I have driven the following cars.

This is a fascinating list because it is so short. I can't even tell you the models of all the cars I have driven, much less the years--too many rentals to count! I would be hard pressed to remember with accuracy the year of every car I have personally owned. I will say that the overall "feel" or "comfort" of consumer-model cars mostly scales linearly with price, but whether you're willing to pay tens of thousands of dollars for "oh wow they really got those knob clicks dialed in, didn't they, and this steering wheel feels amazing" naturally depends a lot on how many dollars you have. And the linear comfort scaling does not apply to sports cars; cars built to go very fast are often quite uncomfortable to drive.
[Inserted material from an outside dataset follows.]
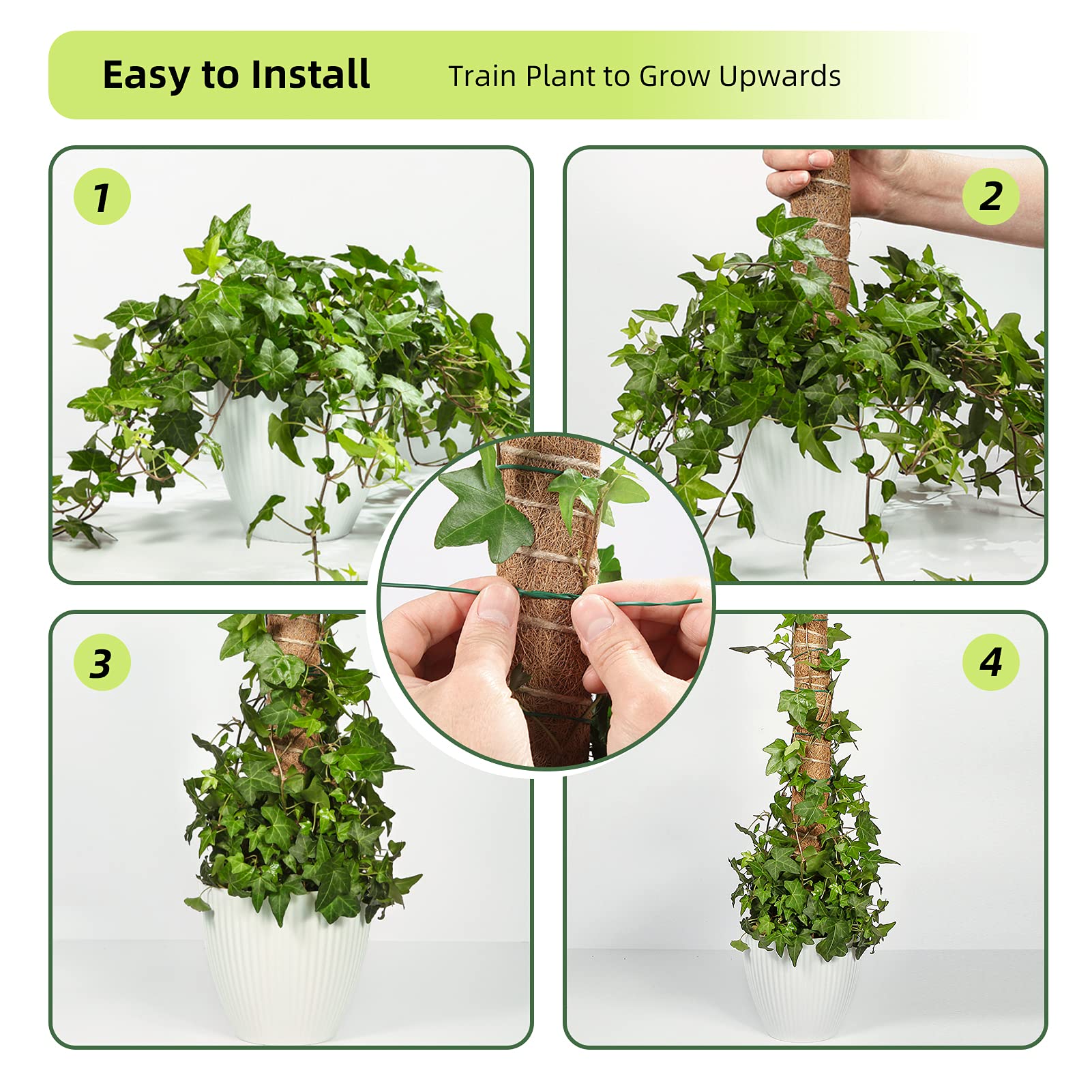 Easy to Install Train Plant to Grow Upwards

1

2

3

4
If I had infinity dollars right now, I would probably buy a Tesla S and keep a gas-fed Honda parked alongside it.

Are you saying that to live a valuable life you need to only do what is "reasonable" as in the bare minimum of not harming others? Or "reasonable" as in "make the world a better place but you can spend moderate/reasonable costs and don't have to spend severe/unreasonable costs"?
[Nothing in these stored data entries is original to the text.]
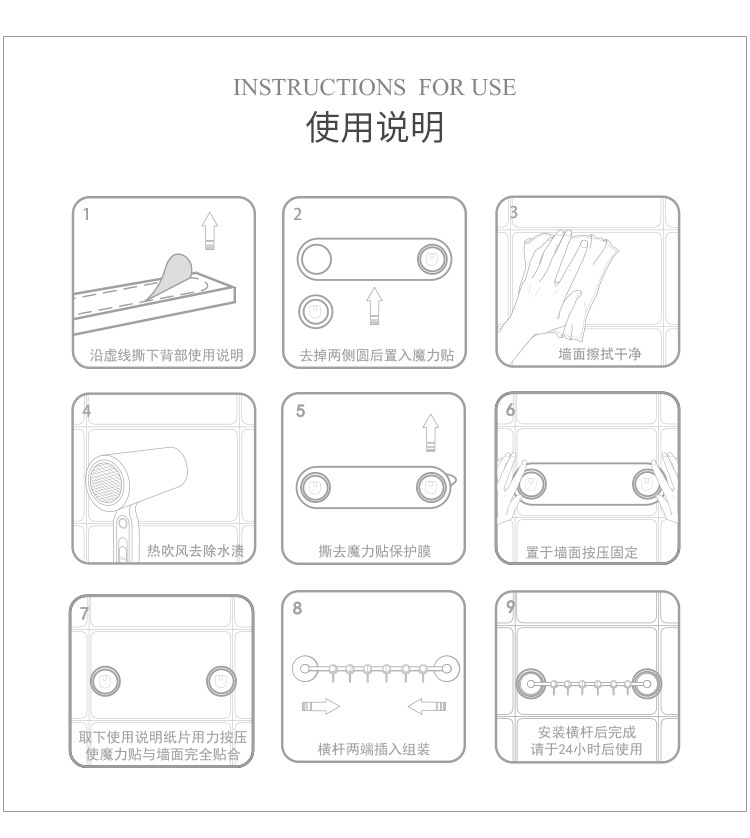 INSTRUCTIONS FOR USE
使用说明

1
沿虚线撕下背部使用说明

2
去掉两侧圆后置入魔力贴

3
墙面擦拭干净

4
热吹风去除水渍

5
撕去魔力贴保护膜

6
置于墙面按压固定

7
取下使用说明纸片用力按压
使魔力贴与墙面完全贴合

8
横杆两端插入组装

9
安装横杆后完成
请于24小时后使用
More like the latter. Contractualism is the view that we should never violate a principle of action that no one could reasonably reject as a basis for informed, unforced, general agreement. In practice, we want to be able to justify our actions to others within our moral community. A principle like "always act to make the world a better place" seems reasonably rejectable; not only will I rarely have any idea which of my actions will "make the world a better place," even if I have a very good idea that it would actually make the world a better place to torture a certain innocent child, I have compelling reasons to not do that. In particular, innocent children have a weighty interest--a right--to not be tortured, and making the world a little or even a lot better for millions of people is not sufficient to overcome such interests.
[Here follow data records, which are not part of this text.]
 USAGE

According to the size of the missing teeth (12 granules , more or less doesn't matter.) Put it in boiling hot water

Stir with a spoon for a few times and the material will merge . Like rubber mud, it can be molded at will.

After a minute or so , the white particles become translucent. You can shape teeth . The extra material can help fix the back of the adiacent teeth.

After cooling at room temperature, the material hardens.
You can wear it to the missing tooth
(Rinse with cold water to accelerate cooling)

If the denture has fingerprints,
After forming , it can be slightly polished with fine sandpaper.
Of course most choices are not so stark. There is often value in doing more than is strictly required of you, but even so it's very important to notice the difference between what is optimal and what is obligatory. If morality required us to always do the optimal thing, it would be impossibly demanding. Very likely no one would ever actually do the "right" thing, on such a view--there are simply too many unknowns. It is much more reasonable to expect people to act in ways they can justify to others. Deliberately making the world a worse place is not generally something we can justify to others. But it's not hard to justify to others, say, spending some time chatting about politics on the Internet, provided your other immediate obligations have been met and you find this sort of activity interesting or relaxing or fun. Is it the optimal way to spend your time? Perhaps not! But you are not actually under a moral obligation to spend your time optimally. So long as posting on Internet forums does not violate a principle of action that no one could reasonably reject, it's permissible.